Tuesday 4 February 2014

Fear and parenting

I have no kids but do enjoy them. My visiting niece leaves joyful memories that light up my life. No she, like any person, is not perfect. Yet, I learn about life in its newness seeing her play and connect and not.

There are endless ways to interact with your children but I want to look at fear. I know many adults that fear (?) rejection from parents and live in umbilical dependence until one party dies. This is an artificial or narrow way of fear. It may protect but it also limits.

I have experienced a different way to be reared. Fear is somehow removed and replaced by assurance and love. I had both in my life which I remember to be full of light and enjoyable, eclipsing any negativity, until recent personal history which prompted me to write these blogs. 

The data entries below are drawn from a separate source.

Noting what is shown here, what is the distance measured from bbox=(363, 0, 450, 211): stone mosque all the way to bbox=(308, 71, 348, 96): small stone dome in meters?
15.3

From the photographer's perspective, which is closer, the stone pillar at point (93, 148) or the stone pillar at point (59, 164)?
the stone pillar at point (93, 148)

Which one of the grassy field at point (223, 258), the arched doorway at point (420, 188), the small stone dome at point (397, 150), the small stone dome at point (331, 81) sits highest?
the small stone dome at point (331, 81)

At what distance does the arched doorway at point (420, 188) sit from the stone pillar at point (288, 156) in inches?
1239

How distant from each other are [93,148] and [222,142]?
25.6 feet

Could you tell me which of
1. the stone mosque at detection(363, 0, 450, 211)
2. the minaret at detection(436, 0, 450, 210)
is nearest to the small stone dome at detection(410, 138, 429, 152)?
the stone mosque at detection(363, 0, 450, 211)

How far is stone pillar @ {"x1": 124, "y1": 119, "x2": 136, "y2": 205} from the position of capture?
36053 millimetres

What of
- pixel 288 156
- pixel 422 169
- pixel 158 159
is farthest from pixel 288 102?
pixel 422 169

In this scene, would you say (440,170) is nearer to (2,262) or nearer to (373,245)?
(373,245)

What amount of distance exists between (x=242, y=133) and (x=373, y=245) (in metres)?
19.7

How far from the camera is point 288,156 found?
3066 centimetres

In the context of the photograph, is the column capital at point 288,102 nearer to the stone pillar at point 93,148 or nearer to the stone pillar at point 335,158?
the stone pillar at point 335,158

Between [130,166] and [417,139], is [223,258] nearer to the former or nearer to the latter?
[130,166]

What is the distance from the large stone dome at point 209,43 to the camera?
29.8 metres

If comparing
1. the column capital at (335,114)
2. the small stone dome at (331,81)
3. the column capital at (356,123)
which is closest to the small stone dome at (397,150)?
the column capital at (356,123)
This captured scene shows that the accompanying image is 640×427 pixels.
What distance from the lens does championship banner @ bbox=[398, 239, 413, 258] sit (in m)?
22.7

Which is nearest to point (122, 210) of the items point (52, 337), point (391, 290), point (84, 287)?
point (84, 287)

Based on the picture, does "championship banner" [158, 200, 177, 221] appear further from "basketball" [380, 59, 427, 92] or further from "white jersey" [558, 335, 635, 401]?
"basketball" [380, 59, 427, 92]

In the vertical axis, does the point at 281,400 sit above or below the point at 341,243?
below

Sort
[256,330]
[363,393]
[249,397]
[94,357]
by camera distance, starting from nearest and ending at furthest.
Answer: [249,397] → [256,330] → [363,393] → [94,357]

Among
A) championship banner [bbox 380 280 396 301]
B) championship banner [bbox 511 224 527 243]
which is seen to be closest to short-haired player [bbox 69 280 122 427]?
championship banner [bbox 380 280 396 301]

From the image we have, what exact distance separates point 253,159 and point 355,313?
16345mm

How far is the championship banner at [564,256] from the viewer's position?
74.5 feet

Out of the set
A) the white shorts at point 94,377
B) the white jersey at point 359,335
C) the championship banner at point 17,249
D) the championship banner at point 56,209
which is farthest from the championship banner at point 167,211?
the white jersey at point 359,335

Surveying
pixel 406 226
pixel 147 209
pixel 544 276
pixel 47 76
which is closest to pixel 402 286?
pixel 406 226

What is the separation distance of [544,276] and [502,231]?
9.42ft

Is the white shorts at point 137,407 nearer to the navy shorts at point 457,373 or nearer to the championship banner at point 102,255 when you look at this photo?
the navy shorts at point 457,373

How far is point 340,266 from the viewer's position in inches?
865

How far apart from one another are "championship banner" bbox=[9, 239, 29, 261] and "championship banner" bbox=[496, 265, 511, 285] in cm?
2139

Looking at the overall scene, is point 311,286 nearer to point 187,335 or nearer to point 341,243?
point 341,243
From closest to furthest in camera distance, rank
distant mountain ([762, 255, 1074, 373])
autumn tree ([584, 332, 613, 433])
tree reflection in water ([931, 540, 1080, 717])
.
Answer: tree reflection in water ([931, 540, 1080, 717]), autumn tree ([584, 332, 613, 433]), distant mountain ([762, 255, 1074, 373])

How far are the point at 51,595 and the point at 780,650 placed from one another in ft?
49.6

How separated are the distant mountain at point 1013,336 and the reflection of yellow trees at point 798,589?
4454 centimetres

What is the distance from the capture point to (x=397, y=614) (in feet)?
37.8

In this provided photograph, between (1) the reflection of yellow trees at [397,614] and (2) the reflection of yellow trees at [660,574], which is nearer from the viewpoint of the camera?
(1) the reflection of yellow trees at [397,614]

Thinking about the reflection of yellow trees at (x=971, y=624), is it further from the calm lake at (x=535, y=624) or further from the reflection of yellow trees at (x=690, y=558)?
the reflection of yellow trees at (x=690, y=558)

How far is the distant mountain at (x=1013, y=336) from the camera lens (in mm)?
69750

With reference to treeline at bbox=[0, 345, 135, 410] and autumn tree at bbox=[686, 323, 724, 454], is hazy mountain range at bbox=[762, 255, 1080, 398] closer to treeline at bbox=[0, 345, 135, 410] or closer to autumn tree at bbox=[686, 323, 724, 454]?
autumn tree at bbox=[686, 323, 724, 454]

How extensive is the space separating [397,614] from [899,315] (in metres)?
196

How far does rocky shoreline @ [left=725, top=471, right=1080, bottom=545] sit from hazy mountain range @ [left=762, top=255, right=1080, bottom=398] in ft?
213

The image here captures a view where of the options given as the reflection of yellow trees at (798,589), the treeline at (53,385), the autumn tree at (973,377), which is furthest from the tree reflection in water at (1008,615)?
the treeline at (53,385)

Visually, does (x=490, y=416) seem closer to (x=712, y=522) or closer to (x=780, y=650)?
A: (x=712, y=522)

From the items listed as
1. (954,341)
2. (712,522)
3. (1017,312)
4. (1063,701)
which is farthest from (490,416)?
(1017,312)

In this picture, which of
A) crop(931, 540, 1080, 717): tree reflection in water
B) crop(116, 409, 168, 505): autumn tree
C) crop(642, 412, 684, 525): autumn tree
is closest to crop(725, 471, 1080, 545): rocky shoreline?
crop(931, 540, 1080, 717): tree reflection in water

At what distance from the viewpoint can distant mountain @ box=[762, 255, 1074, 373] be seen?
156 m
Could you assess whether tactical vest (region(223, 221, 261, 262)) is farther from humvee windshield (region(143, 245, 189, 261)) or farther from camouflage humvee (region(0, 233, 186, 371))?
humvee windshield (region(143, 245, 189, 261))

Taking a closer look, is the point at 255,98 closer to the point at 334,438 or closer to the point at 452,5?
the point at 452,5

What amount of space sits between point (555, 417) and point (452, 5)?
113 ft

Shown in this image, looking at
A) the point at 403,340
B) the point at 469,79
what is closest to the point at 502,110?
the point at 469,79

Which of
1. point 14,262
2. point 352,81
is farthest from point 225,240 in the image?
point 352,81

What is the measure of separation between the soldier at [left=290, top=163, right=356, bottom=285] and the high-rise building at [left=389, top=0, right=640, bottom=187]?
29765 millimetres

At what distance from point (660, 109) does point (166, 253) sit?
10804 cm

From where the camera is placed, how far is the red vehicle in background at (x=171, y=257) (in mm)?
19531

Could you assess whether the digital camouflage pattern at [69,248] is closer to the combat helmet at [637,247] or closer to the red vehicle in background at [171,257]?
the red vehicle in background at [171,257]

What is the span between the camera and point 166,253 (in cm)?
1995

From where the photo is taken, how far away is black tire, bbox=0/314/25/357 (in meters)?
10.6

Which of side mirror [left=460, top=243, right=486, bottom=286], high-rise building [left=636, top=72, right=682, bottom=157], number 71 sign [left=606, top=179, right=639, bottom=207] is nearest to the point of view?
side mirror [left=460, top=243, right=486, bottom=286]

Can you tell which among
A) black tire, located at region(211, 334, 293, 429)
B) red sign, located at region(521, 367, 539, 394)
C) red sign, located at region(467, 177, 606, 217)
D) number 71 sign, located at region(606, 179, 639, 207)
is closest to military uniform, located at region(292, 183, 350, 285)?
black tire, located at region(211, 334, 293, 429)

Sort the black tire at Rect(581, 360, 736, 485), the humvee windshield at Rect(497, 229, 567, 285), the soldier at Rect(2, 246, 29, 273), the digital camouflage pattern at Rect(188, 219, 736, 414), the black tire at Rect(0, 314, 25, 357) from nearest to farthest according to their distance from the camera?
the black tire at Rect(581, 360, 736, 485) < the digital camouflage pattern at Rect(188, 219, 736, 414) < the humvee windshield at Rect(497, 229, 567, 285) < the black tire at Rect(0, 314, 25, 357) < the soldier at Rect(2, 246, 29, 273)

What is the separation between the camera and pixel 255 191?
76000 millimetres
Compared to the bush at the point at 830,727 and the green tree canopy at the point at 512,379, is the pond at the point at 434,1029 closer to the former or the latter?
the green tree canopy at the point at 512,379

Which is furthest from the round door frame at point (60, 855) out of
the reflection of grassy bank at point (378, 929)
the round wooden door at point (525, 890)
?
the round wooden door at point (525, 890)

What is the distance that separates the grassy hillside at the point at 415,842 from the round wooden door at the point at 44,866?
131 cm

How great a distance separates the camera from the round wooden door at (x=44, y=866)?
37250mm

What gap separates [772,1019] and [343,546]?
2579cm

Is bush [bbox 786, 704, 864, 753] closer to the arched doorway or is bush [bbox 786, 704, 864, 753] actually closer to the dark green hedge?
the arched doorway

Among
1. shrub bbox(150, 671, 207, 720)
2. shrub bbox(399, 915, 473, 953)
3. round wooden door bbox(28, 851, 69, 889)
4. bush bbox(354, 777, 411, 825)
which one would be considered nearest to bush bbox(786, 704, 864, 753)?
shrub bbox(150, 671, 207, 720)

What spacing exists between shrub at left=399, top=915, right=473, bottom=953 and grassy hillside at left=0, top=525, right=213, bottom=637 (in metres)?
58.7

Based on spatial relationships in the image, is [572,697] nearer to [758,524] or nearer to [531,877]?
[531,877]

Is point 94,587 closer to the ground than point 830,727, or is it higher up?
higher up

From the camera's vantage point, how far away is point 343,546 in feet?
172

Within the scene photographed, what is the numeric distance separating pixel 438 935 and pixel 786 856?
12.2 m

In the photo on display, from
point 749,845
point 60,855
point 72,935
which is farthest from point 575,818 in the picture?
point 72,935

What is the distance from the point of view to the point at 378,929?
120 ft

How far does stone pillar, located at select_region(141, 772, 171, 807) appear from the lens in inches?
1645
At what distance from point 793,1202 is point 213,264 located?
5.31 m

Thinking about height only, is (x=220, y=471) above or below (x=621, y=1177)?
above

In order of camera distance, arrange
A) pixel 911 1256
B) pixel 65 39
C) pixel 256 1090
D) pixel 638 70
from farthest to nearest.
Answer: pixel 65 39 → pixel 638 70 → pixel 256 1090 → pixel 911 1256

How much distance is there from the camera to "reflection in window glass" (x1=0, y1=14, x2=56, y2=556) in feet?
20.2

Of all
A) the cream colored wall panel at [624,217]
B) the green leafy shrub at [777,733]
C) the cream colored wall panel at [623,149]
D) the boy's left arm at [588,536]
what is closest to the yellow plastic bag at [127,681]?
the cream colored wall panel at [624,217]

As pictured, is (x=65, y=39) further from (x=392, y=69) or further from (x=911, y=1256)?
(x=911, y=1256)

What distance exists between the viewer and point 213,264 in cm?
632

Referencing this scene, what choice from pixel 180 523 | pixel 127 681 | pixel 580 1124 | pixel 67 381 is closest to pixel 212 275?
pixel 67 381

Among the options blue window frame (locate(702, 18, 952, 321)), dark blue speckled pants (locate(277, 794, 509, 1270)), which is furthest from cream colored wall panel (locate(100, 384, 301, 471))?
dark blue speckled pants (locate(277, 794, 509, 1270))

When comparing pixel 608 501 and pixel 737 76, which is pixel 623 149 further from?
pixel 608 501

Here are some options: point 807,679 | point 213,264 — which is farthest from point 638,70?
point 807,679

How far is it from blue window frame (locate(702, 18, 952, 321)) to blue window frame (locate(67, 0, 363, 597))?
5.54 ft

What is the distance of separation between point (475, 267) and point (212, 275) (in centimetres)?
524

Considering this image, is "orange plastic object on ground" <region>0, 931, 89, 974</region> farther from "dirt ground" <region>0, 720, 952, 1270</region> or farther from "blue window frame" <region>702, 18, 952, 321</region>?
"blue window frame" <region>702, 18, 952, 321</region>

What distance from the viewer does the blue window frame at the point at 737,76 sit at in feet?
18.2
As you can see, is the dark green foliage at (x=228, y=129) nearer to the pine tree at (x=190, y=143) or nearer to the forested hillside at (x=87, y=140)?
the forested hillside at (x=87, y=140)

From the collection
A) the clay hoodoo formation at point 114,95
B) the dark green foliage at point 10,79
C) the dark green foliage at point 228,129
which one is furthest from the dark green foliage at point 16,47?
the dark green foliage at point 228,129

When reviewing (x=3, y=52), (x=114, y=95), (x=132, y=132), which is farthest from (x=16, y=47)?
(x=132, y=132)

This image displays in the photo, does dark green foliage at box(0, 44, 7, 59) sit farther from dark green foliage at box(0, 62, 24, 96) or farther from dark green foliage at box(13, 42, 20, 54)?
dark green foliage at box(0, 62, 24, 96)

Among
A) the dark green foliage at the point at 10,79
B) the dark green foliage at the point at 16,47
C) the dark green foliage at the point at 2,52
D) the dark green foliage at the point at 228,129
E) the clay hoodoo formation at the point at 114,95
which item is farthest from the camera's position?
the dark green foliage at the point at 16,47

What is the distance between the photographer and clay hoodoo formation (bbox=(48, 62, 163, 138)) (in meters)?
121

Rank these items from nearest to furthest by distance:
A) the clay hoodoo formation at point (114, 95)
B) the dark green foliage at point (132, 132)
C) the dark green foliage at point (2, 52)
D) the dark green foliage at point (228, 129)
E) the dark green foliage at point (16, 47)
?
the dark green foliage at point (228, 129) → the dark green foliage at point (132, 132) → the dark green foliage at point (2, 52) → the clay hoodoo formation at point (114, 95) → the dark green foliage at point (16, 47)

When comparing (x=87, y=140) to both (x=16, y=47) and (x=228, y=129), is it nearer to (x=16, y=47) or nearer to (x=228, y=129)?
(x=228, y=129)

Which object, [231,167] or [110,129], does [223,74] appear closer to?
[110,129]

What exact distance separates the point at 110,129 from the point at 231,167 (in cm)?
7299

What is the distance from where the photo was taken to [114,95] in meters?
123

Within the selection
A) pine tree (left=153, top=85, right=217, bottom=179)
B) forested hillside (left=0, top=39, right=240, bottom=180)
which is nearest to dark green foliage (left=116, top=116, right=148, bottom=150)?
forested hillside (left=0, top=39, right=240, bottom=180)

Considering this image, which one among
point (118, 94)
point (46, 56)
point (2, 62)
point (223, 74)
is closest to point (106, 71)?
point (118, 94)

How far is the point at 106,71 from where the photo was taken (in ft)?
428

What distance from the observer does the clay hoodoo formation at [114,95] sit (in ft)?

They are full of my feelings which on the face of it are mundane and common place. Inside, I writhed the pain and fear and disappointment. Loneliness and dusk replaced my good memories. I felt people did not want me and it was hard. Every recourse I have learned seemed to fail. Friends in high places, low places, close places, recruiters, counselors, doctors, lawyers, corporate connections, strangers, investors, relatives etc. from all over the world. I used my languages, my achievements, repackaging myself, the Internet, publications, all kinds of media, free lance, charities, diplomatic circles, past allies, new colleagues.... Yes I'm tired just writing this and it's not finished.

Through all of this doing and searching, I got no response to my fear and loathing until I cried out of my darkness. It is in going through the dread and desperation that I am who I am now. I feel saved and free and bold. And that's perfect parenting.